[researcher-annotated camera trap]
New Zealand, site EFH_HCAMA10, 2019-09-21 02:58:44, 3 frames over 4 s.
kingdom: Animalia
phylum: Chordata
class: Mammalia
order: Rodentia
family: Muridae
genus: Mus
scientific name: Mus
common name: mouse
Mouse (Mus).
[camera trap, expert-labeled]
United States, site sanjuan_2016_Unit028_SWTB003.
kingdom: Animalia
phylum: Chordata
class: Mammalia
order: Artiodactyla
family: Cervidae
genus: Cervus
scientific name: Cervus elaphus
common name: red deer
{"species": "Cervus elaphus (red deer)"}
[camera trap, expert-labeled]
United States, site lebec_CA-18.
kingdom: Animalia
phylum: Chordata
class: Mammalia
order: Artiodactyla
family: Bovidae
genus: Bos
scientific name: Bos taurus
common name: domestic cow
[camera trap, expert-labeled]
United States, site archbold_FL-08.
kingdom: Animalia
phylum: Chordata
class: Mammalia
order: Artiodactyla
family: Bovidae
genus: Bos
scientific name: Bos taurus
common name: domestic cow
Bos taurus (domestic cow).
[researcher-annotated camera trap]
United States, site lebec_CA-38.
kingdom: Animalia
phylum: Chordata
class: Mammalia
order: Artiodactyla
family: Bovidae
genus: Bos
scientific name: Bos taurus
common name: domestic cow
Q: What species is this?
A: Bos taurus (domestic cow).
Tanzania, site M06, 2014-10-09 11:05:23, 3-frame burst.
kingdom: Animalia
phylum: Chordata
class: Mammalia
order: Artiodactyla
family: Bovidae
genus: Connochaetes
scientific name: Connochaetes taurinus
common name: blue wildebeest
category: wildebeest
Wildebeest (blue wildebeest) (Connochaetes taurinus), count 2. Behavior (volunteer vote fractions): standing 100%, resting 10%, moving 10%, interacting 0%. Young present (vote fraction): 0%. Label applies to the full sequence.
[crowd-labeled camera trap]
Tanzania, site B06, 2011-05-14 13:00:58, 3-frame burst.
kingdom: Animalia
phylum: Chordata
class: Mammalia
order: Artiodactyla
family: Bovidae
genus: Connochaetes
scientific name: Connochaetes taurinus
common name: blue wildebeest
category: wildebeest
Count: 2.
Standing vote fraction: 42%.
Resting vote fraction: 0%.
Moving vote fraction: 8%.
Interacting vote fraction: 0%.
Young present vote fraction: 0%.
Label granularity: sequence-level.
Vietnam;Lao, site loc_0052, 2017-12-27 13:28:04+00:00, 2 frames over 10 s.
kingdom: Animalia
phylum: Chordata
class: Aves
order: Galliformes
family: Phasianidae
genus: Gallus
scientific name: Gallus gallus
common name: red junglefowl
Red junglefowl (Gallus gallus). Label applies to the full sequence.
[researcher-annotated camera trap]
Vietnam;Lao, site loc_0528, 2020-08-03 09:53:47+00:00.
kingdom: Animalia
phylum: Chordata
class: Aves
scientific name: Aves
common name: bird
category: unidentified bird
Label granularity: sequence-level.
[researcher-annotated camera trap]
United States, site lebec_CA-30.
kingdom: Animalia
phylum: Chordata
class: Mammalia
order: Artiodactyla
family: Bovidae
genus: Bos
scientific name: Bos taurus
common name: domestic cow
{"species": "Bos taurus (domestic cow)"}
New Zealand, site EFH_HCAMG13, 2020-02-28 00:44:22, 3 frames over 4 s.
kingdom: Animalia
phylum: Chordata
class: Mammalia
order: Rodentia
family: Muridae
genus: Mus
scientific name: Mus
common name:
· · ·
# [YOUR GOAL]
Retype the entire listing exactly.

# [WRITTEN REPLY]
[researcher-annotated camera trap]
New Zealand, site EFH_HCAMA10, 2019-09-21 02:58:44, 3 frames over 4 s.
kingdom: Animalia
phylum: Chordata
class: Mammalia
order: Rodentia
family: Muridae
genus: Mus
scientific name: Mus
common name: mouse
Mouse (Mus).
[camera trap, expert-labeled]
United States, site sanjuan_2016_Unit028_SWTB003.
kingdom: Animalia
phylum: Chordata
class: Mammalia
order: Artiodactyla
family: Cervidae
genus: Cervus
scientific name: Cervus elaphus
common name: red deer
{"species": "Cervus elaphus (red deer)"}
[camera trap, expert-labeled]
United States, site lebec_CA-18.
kingdom: Animalia
phylum: Chordata
class: Mammalia
order: Artiodactyla
family: Bovidae
genus: Bos
scientific name: Bos taurus
common name: domestic cow
[camera trap, expert-labeled]
United States, site archbold_FL-08.
kingdom: Animalia
phylum: Chordata
class: Mammalia
order: Artiodactyla
family: Bovidae
genus: Bos
scientific name: Bos taurus
common name: domestic cow
Bos taurus (domestic cow).
[researcher-annotated camera trap]
United States, site lebec_CA-38.
kingdom: Animalia
phylum: Chordata
class: Mammalia
order: Artiodactyla
family: Bovidae
genus: Bos
scientific name: Bos taurus
common name: domestic cow
Q: What species is this?
A: Bos taurus (domestic cow).
Tanzania, site M06, 2014-10-09 11:05:23, 3-frame burst.
kingdom: Animalia
phylum: Chordata
class: Mammalia
order: Artiodactyla
family: Bovidae
genus: Connochaetes
scientific name: Connochaetes taurinus
common name: blue wildebeest
category: wildebeest
Wildebeest (blue wildebeest) (Connochaetes taurinus), count 2. Behavior (volunteer vote fractions): standing 100%, resting 10%, moving 10%, interacting 0%. Young present (vote fraction): 0%. Label applies to the full sequence.
[crowd-labeled camera trap]
Tanzania, site B06, 2011-05-14 13:00:58, 3-frame burst.
kingdom: Animalia
phylum: Chordata
class: Mammalia
order: Artiodactyla
family: Bovidae
genus: Connochaetes
scientific name: Connochaetes taurinus
common name: blue wildebeest
category: wildebeest
Count: 2.
Standing vote fraction: 42%.
Resting vote fraction: 0%.
Moving vote fraction: 8%.
Interacting vote fraction: 0%.
Young present vote fraction: 0%.
Label granularity: sequence-level.
Vietnam;Lao, site loc_0052, 2017-12-27 13:28:04+00:00, 2 frames over 10 s.
kingdom: Animalia
phylum: Chordata
class: Aves
order: Galliformes
family: Phasianidae
genus: Gallus
scientific name: Gallus gallus
common name: red junglefowl
Red junglefowl (Gallus gallus). Label applies to the full sequence.
[researcher-annotated camera trap]
Vietnam;Lao, site loc_0528, 2020-08-03 09:53:47+00:00.
kingdom: Animalia
phylum: Chordata
class: Aves
scientific name: Aves
common name: bird
category: unidentified bird
Label granularity: sequence-level.
[researcher-annotated camera trap]
United States, site lebec_CA-30.
kingdom: Animalia
phylum: Chordata
class: Mammalia
order: Artiodactyla
family: Bovidae
genus: Bos
scientific name: Bos taurus
common name: domestic cow
{"species": "Bos taurus (domestic cow)"}
New Zealand, site EFH_HCAMG13, 2020-02-28 00:44:22, 3 frames over 4 s.
kingdom: Animalia
phylum: Chordata
class: Mammalia
order: Rodentia
family: Muridae
genus: Mus
scientific name: Mus
common name:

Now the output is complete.